---------- AUFLISTUNG
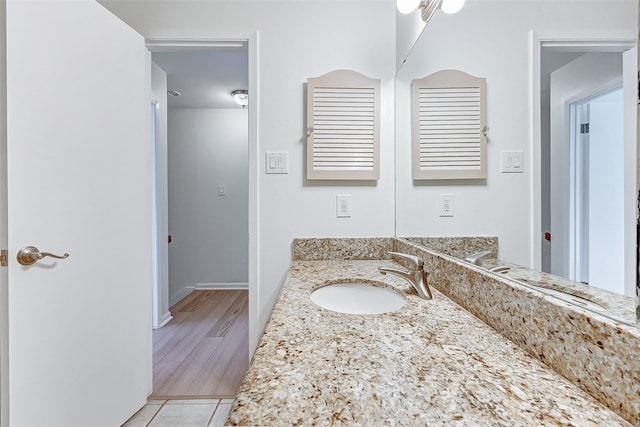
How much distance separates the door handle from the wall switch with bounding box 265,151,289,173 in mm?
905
--------------------
---------- AUFLISTUNG
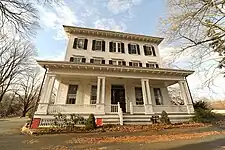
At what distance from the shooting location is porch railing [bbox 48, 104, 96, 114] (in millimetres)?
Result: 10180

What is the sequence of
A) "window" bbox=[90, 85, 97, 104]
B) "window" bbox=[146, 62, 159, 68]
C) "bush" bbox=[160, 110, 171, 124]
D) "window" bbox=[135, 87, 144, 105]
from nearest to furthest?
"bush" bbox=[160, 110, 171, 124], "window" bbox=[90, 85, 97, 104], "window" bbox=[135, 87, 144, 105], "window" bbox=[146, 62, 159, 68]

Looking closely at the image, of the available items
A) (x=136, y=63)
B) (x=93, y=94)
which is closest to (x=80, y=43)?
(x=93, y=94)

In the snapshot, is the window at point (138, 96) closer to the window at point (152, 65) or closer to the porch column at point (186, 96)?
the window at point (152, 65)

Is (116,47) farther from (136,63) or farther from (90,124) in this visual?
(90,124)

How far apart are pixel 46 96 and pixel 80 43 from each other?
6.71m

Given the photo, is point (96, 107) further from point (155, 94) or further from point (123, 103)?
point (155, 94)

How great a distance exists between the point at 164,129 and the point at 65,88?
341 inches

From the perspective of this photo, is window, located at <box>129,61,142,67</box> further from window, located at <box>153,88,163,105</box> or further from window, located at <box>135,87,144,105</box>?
--------------------
AUFGABE: Gib die Zeilen von der Zeile mit „Is (116,47) farther“ bis einschließlich der Zeile mit „From the perspective“ unverändert aus.

LÖSUNG:
Is (116,47) farther from (136,63) or farther from (90,124) in this visual?
(90,124)

How far apart are pixel 46 96 and pixel 80 43 from each other?
6.71m

Given the photo, is point (96, 107) further from point (155, 94) or further from point (123, 103)?
point (155, 94)

How great a distance exists between the point at 164,129 and the point at 65,88?
341 inches

From the perspective of this photo, is window, located at <box>129,61,142,67</box> further from window, located at <box>153,88,163,105</box> or further from window, located at <box>135,87,144,105</box>?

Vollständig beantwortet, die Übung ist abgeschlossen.